Swego czasu Agnieszka Włodarczyk cieszyła się wyjątkową popularnością w prasie bulwarowej, a wszystko za sprawą jej burzliwych perypetii miłosnych. Po tym, jak przylgnęła do niej łatka "rozbijaczki małżeństw", aktorka usunęła się w cień, licząc na to, że ludzie zapomną o jej romansie z Mikołajem Krawczykiem i pamiętnych wynurzeniach na łamach Vivy! o "ciele astralnym". Niestety, czegoś takiego nie da się zapomnieć...
39-latka ewidentnie dobrze czuje się "na uboczu", występując na deskach teatru i skupiając swoją obecność w mediach na pomocy potrzebującym zwierzętom.

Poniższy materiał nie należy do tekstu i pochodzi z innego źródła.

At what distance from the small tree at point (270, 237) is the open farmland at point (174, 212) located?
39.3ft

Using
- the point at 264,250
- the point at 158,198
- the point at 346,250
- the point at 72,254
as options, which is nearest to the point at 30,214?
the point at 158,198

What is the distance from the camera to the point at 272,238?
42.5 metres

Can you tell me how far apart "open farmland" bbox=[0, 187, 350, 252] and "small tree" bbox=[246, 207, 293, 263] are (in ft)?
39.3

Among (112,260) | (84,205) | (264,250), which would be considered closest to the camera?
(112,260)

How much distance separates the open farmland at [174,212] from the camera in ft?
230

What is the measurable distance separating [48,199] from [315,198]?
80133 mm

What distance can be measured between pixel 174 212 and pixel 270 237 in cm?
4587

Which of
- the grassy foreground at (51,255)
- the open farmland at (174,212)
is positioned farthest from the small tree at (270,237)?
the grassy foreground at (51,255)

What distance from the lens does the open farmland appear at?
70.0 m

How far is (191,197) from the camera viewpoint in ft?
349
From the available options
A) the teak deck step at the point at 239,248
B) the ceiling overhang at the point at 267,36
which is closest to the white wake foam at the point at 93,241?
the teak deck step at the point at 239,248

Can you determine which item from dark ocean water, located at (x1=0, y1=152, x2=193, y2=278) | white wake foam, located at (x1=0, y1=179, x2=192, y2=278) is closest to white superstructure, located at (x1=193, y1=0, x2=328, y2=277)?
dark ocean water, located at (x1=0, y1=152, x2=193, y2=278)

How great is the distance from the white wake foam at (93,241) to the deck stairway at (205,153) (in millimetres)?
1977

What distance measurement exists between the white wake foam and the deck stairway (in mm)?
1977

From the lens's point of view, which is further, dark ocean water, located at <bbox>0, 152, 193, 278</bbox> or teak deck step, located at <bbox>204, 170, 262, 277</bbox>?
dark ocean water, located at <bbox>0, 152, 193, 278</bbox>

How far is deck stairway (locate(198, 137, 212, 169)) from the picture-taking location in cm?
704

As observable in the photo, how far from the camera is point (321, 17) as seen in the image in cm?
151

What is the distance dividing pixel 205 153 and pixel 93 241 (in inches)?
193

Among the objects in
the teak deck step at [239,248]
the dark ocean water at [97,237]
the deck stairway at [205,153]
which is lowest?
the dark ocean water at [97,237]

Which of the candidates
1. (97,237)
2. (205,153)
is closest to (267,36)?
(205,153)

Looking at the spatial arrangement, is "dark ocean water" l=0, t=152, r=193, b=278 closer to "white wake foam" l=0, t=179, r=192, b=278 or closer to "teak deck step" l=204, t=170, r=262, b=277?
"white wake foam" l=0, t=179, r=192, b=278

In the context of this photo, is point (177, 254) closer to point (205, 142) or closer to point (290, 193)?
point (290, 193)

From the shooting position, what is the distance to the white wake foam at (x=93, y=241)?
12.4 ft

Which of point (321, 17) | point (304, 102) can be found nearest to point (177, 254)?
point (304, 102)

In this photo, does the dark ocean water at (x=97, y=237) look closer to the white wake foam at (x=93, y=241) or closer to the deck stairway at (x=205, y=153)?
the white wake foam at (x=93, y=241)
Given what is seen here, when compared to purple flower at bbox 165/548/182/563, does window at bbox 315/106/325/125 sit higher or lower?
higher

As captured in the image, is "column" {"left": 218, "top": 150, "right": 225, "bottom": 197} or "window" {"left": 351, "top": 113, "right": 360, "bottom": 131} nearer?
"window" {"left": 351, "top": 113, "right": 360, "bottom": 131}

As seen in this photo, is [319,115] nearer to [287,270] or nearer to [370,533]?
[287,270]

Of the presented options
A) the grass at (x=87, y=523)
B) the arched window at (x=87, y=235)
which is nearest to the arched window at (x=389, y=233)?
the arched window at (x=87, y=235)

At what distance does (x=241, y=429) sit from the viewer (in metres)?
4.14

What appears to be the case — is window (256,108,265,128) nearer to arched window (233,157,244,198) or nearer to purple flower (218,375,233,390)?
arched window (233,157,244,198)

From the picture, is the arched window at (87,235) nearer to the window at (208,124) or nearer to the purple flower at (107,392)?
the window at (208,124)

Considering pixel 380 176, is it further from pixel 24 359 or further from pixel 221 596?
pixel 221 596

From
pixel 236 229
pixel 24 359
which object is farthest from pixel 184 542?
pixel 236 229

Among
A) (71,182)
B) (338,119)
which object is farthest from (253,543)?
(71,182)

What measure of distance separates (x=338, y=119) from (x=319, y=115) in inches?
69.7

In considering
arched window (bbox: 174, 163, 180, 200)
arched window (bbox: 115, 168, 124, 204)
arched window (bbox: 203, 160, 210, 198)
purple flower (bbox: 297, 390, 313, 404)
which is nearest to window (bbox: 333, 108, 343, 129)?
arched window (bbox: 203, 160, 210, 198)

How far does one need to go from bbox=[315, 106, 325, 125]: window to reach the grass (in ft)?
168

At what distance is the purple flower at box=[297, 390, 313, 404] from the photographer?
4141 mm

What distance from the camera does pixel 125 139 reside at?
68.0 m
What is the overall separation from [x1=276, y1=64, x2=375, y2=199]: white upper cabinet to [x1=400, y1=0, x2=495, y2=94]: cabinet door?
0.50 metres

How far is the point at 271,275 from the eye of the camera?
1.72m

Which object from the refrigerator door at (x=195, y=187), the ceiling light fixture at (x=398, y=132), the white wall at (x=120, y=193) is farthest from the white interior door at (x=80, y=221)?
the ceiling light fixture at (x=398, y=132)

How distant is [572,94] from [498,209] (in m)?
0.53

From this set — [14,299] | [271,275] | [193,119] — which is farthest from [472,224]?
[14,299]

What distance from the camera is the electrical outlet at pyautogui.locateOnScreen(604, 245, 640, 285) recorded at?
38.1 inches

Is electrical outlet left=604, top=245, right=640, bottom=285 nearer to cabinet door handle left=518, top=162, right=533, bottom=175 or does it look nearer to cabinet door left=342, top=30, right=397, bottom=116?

Jako że od kilku miesięcy Agnieszka - podobnie jak cała branża rozrywkowa - cierpi na brak pracy, celebrytka lubi umilać sobie czas podróżami. W sierpniu ugodzona strzałą amora Włodarczyk wybrała się na romantyczne wakacje z chłopakiem do słonecznej Italii, skąd raczyła fanów licznymi fotkami z ukochanym, narzekając przy tym na "napływ turystów i wygórowane ceny". Teraz spragniona słońca gwiazda postanowiła zainwestować część swoich oszczędności w podróż na drugi koniec świata. Aktorka spakowała manatki i, wraz z Robertem Karasiem, poleciała na indonezyjską wyspę Gili, ogłaszając przy tym, że "nie zamierza wracać do Polski, dopóki sytuacja w jej branży się nie zmieni".
Będę zdawała Wam relację z prostego wyspiarskiego życia mając nadzieję, że umilę Wam jesienno-zimową aurę za oknem - zapowiedziała dobroduszna celebrytka.
Szybko okazało się, że kwestią, którą woleli przedyskutować internauci nie były kolejne relacje z rajskiej wyspy, a aktualna sytuacja ukochanych pupili Agi - kota Bronka i suczki Tośki, którymi tak chętnie chwali się na Instagramie.
A co ze zwierzaczkami, tyle bez pani wytrzymają? - dopytywali.
Naczelna miłośniczka zwierząt zapewniła, że jej ukochane futrzaki są pod dobrą opieką, wyrażając żal, że nie mogła zabrać ich na rajską wyspę. Kwestię tęsknoty czworonogów za właścicielką pominęła...
Są w dobrych rękach. Niestety to zbyt daleka podróż, żeby je zabrać ze sobą - odpisała.
Dobre rozwiązanie?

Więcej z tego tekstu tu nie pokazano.